Have you been thinking about setting up a business that is focused on online trading from home? With millions of people stuck indoors during the recent COVID pandemic, it’s only natural that trading enthusiasts have been searching for a way to make good use of their time, earn a decent income, and do it all without having to commute to an office. If you’re wanting to learn the basic facts about how best to set up a home-based trading business, it’s essential to cover a few preliminary bases.
For example, in addition to making sure you have the right software and computer capabilities, you’ll need to learn how to trade shares, how to analyze the market, how to keep accurate tax information, and how to choose a broker. Rather than dive into the endeavor too quickly and risk losing your funds, consider taking the time to learn the basics and set your one-person company up the right way. Here are four key areas that you should fully understand before opening your doors as a self-employed trader.
Choose a Broker with Low Fees and Useful Services
There are hundreds of brokers out there, some good, and some not so good. Choose one based on the platform’s ability to cater to newcomers. Aim for a brokerage that has low transaction fees, low minimum account balances, no hidden fees, and a comprehensive set of educational tools. Those tools should include a trading simulator.
Consider Following a Professional Investor
If you are unsure about market analysis, you can always follow along with one of the many professional traders who publish their buying and selling activity. Many of these websites charge nothing and are operated by long-time professionals who have been in the financial game for decades. If you choose not to follow anyone in particular, use your own analysis methods or specialize in a niche, like technology or consumer goods.
Learn How to Trade Shares
Peruse the platform you use and make sure you know how to place limit orders, stop losses, and other types of specific trades. The goal is to be able to purchase an investment with confidence, place limits on the amount of profit you want to take, and not to make a buy until the unit price reaches a specific point that satisfies you. When you tell the system you want to purchase so many shares of XYZ stock, it typically will ask you what type of order you wish to place, the dollar value of the buy, and several other parameters. Always be careful to fill in your specifics on every order and double-check on accuracy before hitting the buy button.

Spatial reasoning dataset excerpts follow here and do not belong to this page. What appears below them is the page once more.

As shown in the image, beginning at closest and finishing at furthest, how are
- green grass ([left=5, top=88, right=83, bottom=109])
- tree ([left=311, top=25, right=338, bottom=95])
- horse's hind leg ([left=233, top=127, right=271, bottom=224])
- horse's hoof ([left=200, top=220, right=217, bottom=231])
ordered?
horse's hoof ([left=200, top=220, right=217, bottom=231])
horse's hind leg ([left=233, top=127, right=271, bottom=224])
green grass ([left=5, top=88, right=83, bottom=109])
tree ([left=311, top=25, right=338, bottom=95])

Choose Exit and Entry Points
Before you make a buy, always write down your exact entry and exit points for each trade. For example, if you wish to purchase 10 shares of XYZ company when its price reaches the $25 mark, you can adjust your order dashboard to automatically make the transaction. But also, be sure to set two exit points: a low and a high. Maybe you’ve decided to sell XYZ if it falls below $19 or rises above $40. Put those parameters in the software.